So stockt auch dem Publikum in "Boys Don't Cry" der Atem, wenn Lanas Mutter (Jeannetta Arnette) vor der versammelten Familie ihre Hand prüfend über die Wange des Heldens gleiten lässt, um dessen Schönheit zu konstatieren. Zwar hat Brandon nicht einmal den Ansatz eines Bartes, sein Gesicht zeigt jedoch ein anderes Merkmal von Männlichkeit: eine Wunde, die sich Brandon bei einer Schlägerei unter Männern zugezogen hat. Die Wunde - als Beweis der Männlichkeit - erlaubt es denn auch Lanas Mutter, die Schönheit Brandons auf dessen Schwester zu übertragen, als Brandon sagt, dass seine Schwester als Model Karriere macht.

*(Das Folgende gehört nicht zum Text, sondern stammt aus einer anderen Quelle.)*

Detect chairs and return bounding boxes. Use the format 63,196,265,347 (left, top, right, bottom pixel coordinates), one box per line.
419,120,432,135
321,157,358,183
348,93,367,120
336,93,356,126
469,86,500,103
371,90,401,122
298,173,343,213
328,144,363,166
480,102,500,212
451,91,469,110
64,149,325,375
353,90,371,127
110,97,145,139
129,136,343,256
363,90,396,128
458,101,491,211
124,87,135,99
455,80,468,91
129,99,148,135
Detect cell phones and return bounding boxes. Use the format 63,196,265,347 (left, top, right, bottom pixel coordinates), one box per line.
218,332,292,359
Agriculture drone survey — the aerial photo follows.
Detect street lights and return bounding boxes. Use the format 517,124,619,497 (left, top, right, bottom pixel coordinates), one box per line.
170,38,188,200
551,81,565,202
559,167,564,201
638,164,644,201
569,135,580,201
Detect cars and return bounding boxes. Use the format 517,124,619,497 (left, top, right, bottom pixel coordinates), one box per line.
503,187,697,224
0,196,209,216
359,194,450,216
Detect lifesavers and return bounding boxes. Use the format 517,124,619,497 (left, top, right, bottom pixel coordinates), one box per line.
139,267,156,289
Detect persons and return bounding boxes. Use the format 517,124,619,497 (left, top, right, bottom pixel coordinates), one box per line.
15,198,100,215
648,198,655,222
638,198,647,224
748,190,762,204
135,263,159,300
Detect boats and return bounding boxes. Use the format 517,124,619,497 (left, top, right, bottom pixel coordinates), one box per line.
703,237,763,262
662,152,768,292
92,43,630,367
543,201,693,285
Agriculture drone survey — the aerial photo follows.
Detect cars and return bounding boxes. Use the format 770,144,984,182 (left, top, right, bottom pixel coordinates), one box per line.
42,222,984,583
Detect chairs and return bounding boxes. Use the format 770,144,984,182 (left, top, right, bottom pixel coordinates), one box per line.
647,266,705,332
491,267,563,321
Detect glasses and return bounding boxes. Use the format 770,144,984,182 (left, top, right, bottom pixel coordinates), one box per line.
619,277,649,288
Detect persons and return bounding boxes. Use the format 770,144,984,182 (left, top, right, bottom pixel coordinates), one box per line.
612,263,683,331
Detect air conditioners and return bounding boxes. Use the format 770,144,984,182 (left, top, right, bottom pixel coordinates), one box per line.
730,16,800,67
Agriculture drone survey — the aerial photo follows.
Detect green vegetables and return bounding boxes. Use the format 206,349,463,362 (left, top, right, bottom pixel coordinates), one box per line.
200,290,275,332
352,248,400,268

Geschlecht manifestiert sich in "Boys Don't Cry" als Verwundung. Die Vergewaltigung Brandons ist nichts anderes als der Versuch, ihm in einer signifikativen Verwundung Weiblichkeit zuzufügen. Brandons Körper ist mit Verwundungen als lesbare Markierungen von Geschlecht gezeichnet. Wenn Lana am Ende des Films zu Brandon von dessen Schönheit spricht, so ist dies der Versuch, die Narben der Einschreibung des Geschlechts zu transzendieren. Die Liebe, so behauptet "Boys Don't Cry", schließt die Wunden des geschlechtlichen Körpers und führt ihn aus den Abgründen der Geschlechterdifferenz.

Dabei ist Brandon für Lana viel mehr als ein Mann oder eine Frau. Lana findet beim Sex mit Brandon ihre Lust an den signifikativen Überschüssen der Zweigeschlechtlichkeit. Die Frage, ob und seit wann Lana vom wahren Geschlecht ihres Liebhabers weiß, verkennt ihr Begehren und überführt es in die lacanianische heterosexuelle Komödie der Zweigeschlechtlichkeit. Selbst als Lana von Nissen und Lotter gezwungen wird, Brandons Geschlecht zu identifizieren, erkennt sie es nicht als ein selbstidentisches Zeichen für Weiblichkeit. Literal wird Brandon Teena erst durch seine Ermordung, die seine Geschichte auch für "Boys Don't Cry" bewältigbar macht.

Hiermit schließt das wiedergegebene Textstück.